On ne rigole pas avec les conflits d’intérêts, chez Prospera. Le PAC a créé son « comité d’éthique », composé de huit membres, dont sept sont les mêmes juges... qu’ils sont censés contrôler. Prospera dit avoir construit aussi son code du travail (avec des promesses de salaire minimum de 25 % au dessus de celui du pays), dont les litiges se règlent, logique, devant le PAC. Il y a même une « inspection du travail », dont le président en titre n'est autre que... le maire du village en personne, Jorge Colindres.

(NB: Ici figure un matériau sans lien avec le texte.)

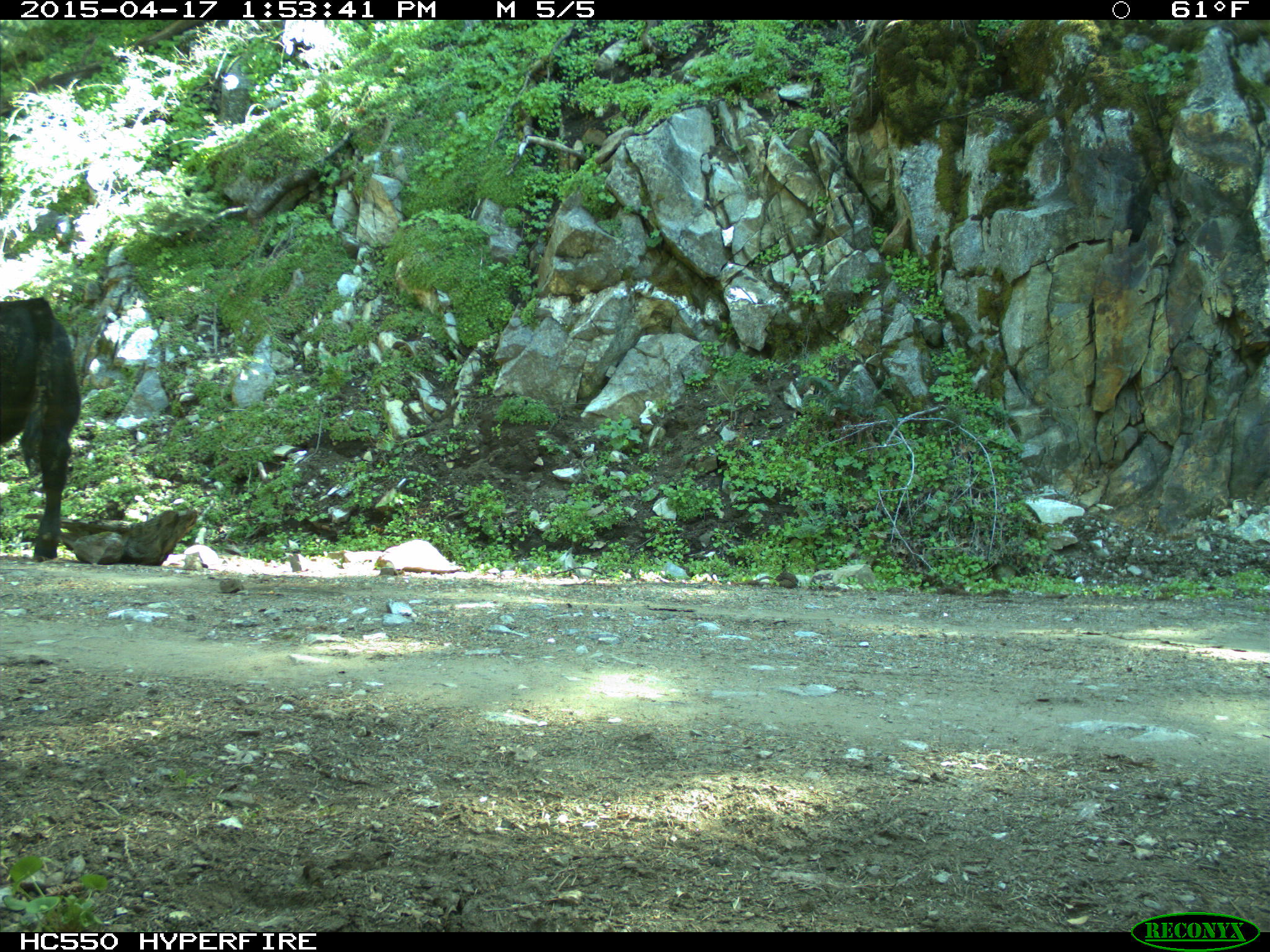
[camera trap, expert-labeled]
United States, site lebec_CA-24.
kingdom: Animalia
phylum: Chordata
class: Mammalia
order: Artiodactyla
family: Bovidae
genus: Bos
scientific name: Bos taurus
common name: domestic cow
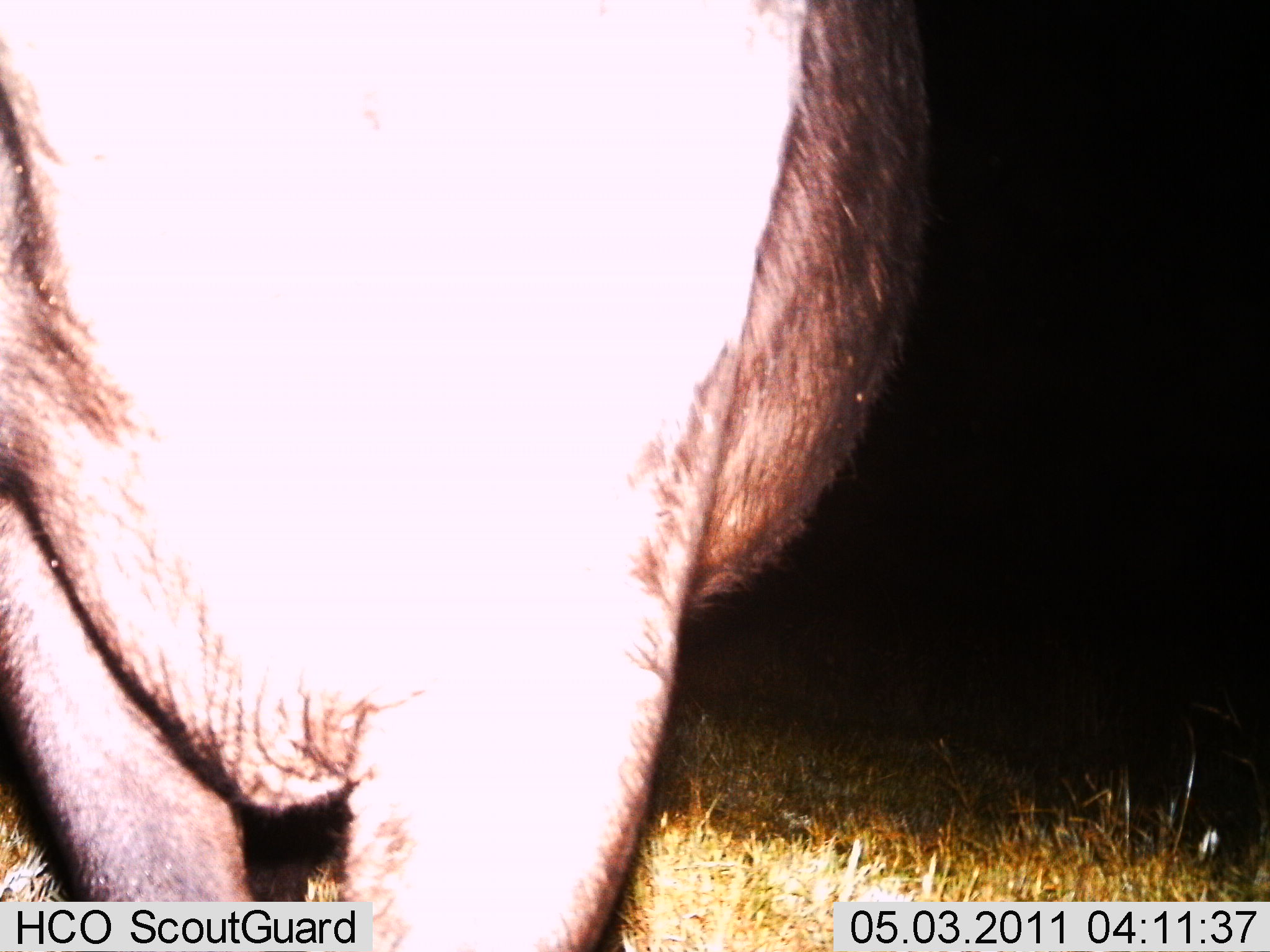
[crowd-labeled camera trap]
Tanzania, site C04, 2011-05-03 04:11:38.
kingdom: Animalia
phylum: Chordata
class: Mammalia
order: Artiodactyla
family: Bovidae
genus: Connochaetes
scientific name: Connochaetes taurinus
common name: blue wildebeest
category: wildebeest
Wildebeest (blue wildebeest) (Connochaetes taurinus), count 1. Behavior (volunteer vote fractions): standing 100%, resting 0%, moving 0%, interacting 0%. Young present (vote fraction): 0%. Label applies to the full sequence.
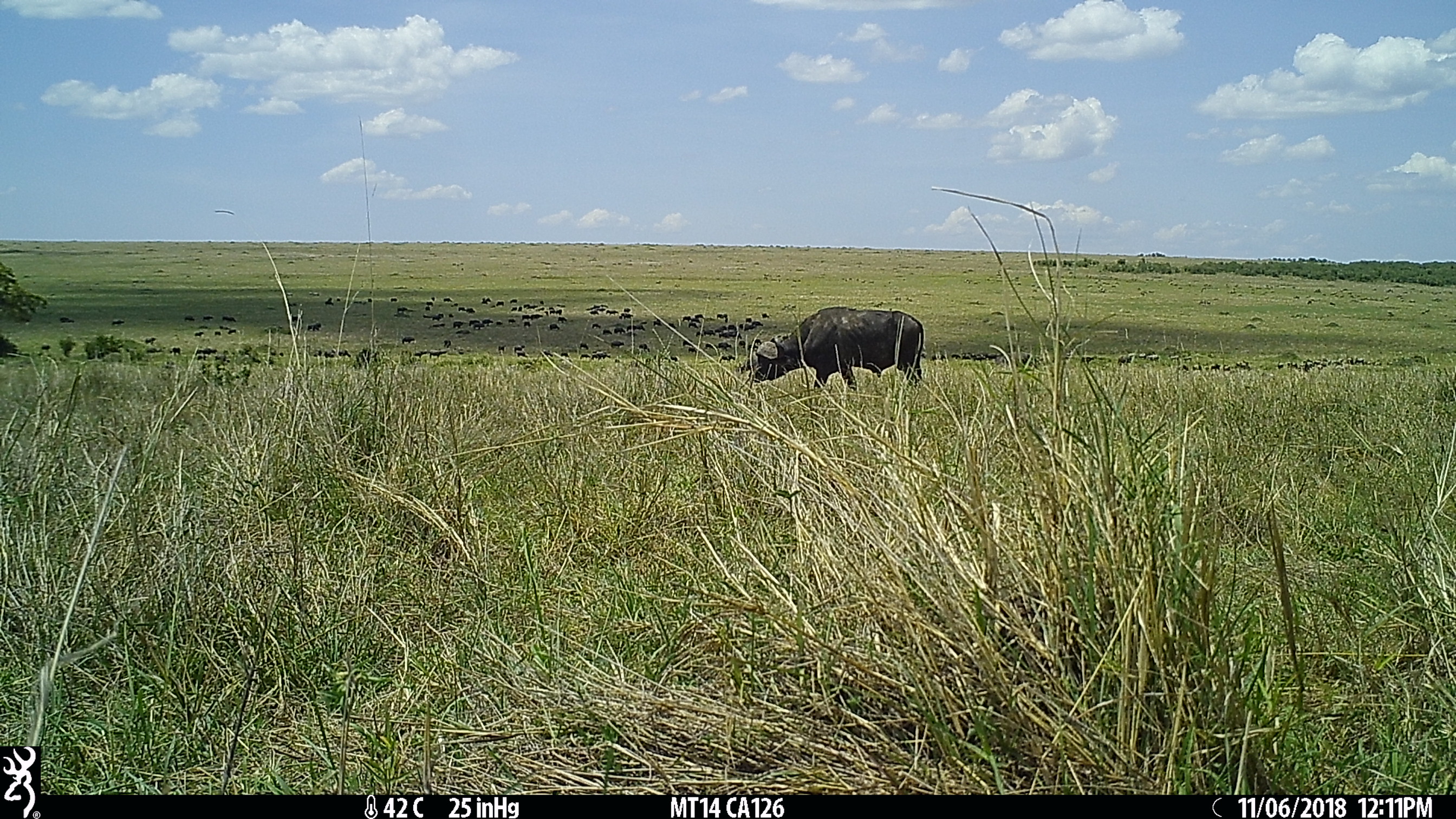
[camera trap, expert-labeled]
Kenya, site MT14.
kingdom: Animalia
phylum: Chordata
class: Mammalia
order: Artiodactyla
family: Bovidae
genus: Syncerus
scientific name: Syncerus caffer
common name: buffalo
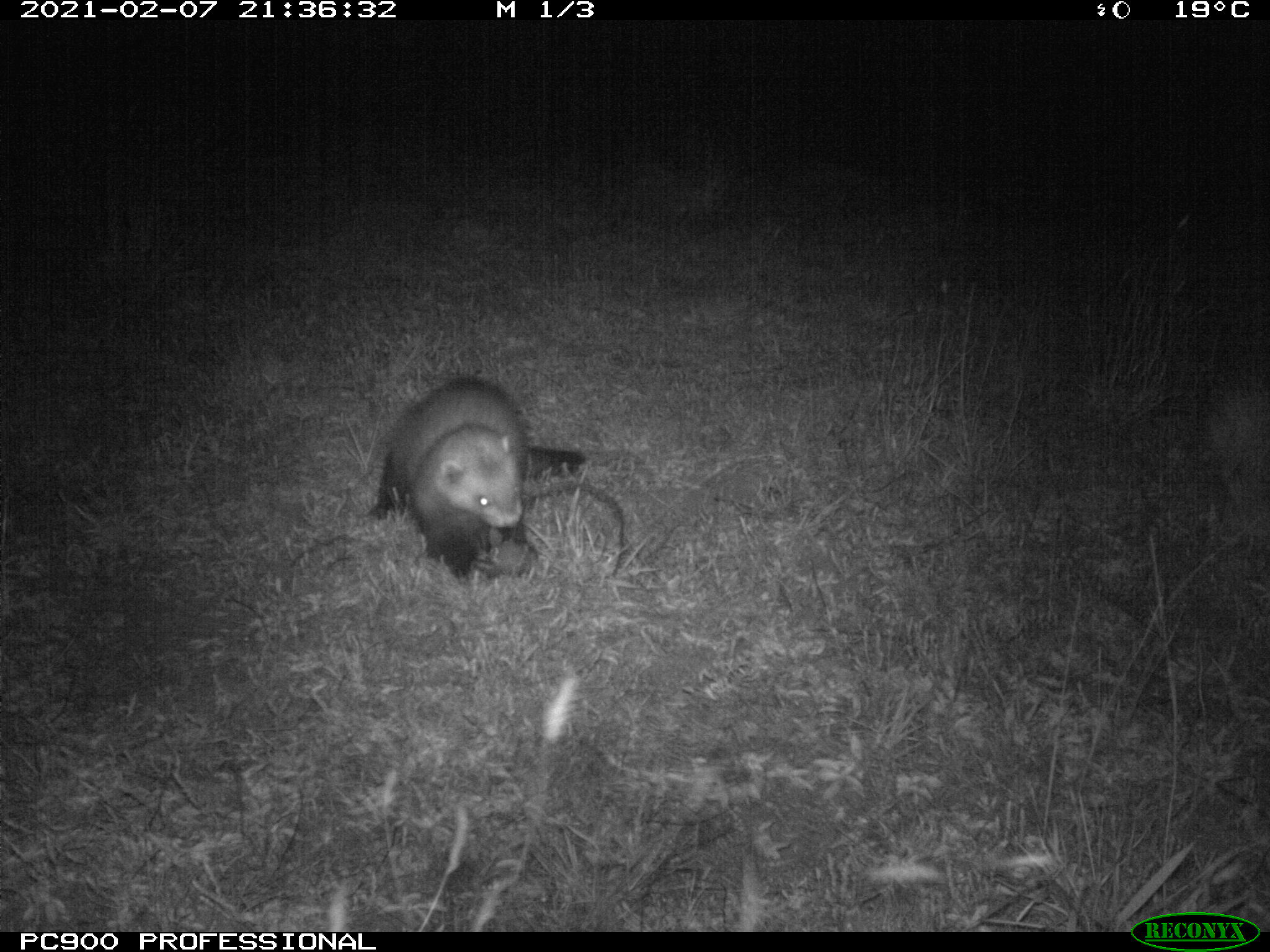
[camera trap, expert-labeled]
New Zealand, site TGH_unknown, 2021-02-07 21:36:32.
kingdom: Animalia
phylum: Chordata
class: Mammalia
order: Carnivora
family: Mustelidae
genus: Mustela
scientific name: Mustela furo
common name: ferret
Ferret (Mustela furo).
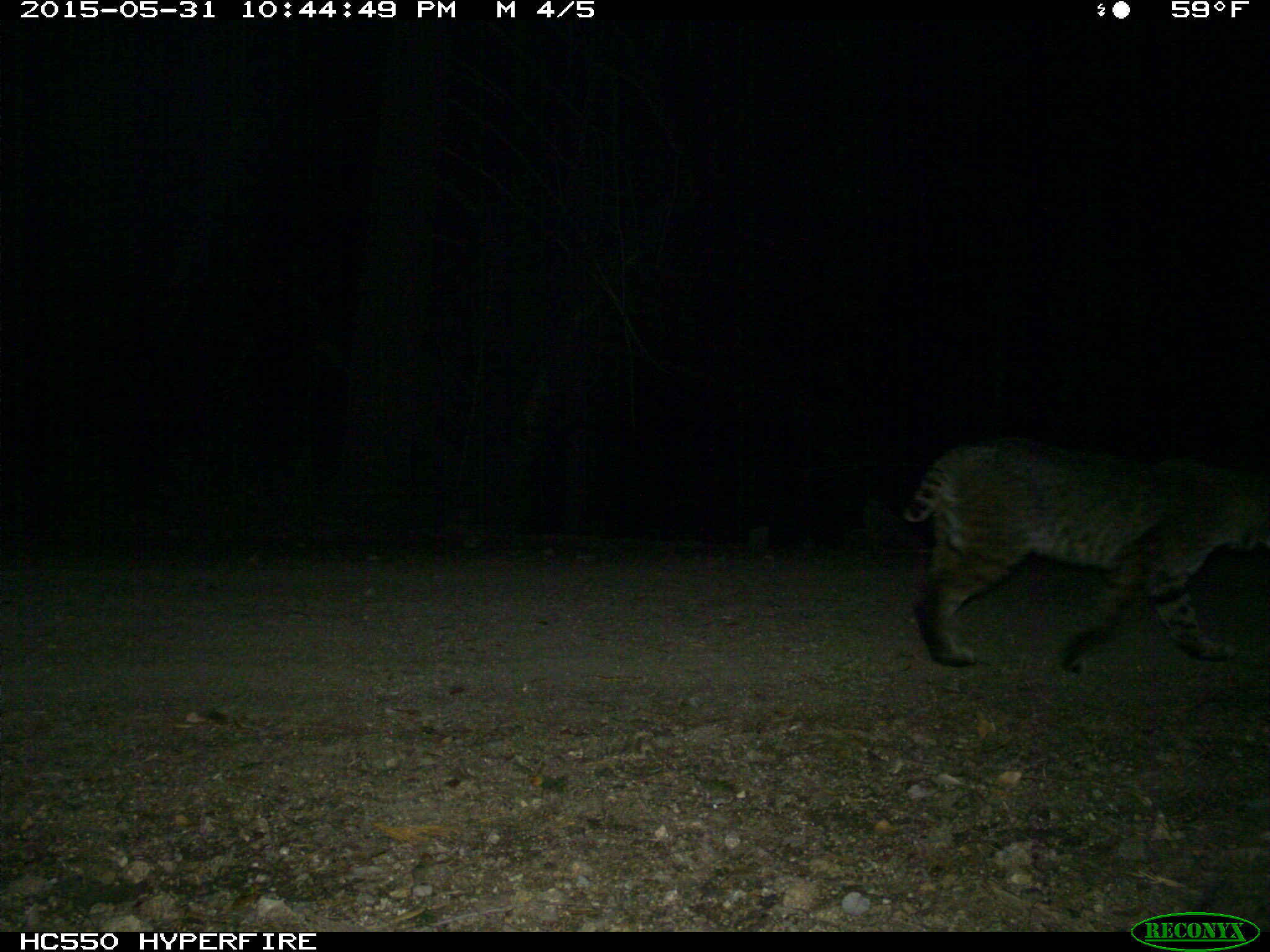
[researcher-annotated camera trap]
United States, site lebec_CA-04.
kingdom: Animalia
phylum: Chordata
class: Mammalia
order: Carnivora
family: Felidae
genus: Lynx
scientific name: Lynx rufus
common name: bobcat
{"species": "Lynx rufus (bobcat)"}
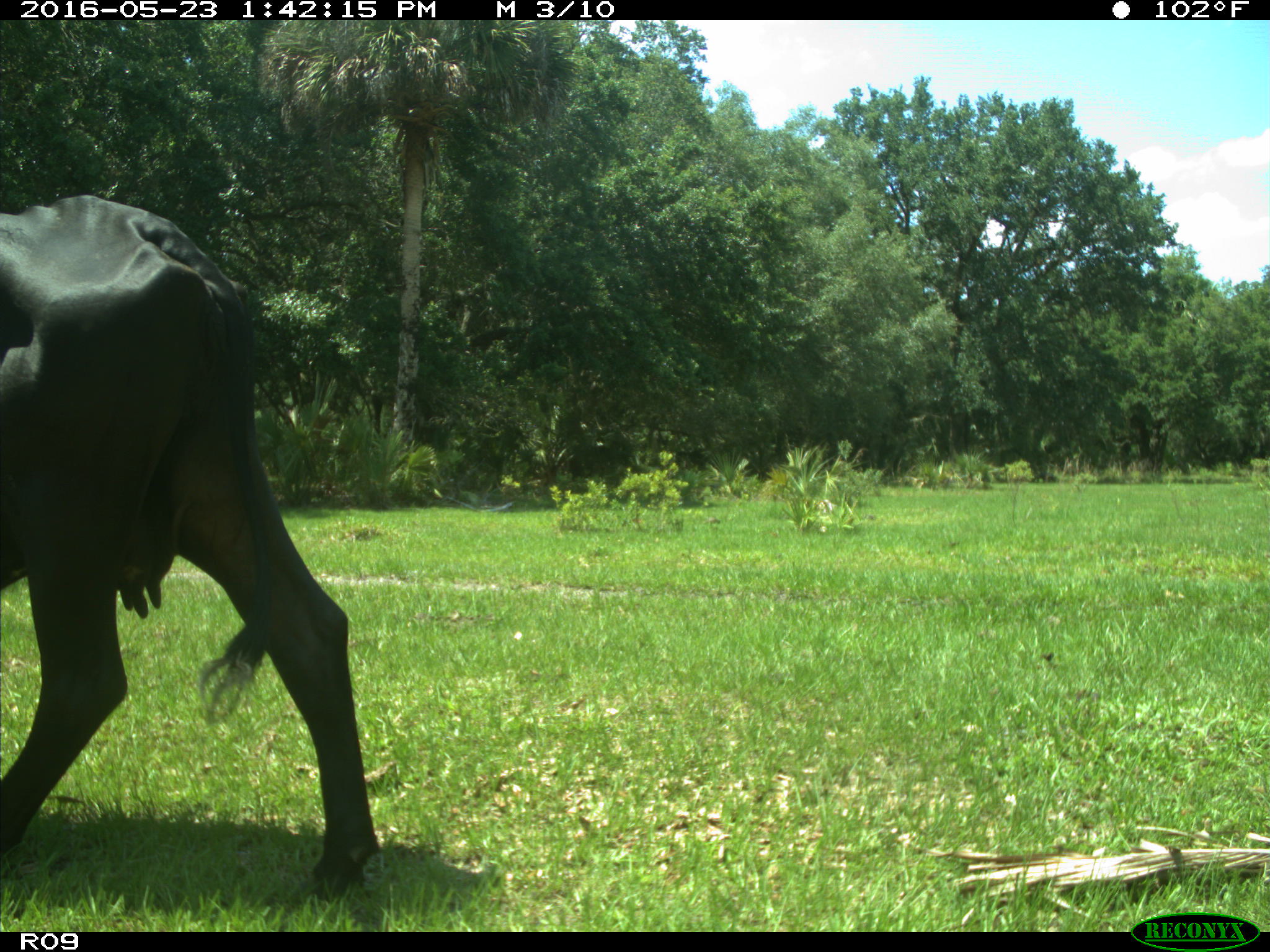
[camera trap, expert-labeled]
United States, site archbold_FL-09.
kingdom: Animalia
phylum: Chordata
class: Mammalia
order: Artiodactyla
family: Bovidae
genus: Bos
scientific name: Bos taurus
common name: domestic cow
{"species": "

Autonome, mais « parasite », l'enclave prospère d'Erick Brimen. La structure utilise des infrastructures publiques (routes, hôpitaux, ports et aéroports), sans dire à combien se monte sa participation. Prospera est surtout détestée pour avoir accéléré l’assèchement d’une des deux nappes phréatiques de l’île de Roatan. Sa frénésie de construction et les besoins de sa clientèle VIP sont particulièrement voraces. Elle n’en dit rien sur son beau prospectus en ligne. « Oui, l’eau est une ressource très précaire sur Roatan, nous confirme Christopher Castillo, de l'association ARCAH. Et la présence de l’enclave a aggravé le problème. Plus largement, les lois nationales sur la protection de la nature ne s’appliquent pas à Prospera, alors qu’il y a de nombreuses zones naturelles sensibles à préserver dans la baie. C’est dramatique ». Pour établir un rapport de force, avance-t-il, « la solution serait qu’aucune institution ou administration publique n’ait de liens financiers avec la ZEDE ». A commencer par le fournisseur d’eau potable…
Note [1] Auteure de plusieurs films (son compte Vimeo) ou travaux de recherche sur les ZEDE au Honduras, dont "Honduras: Reinventing the Enclave", NACLA Report on the Americas, N°4, 2016.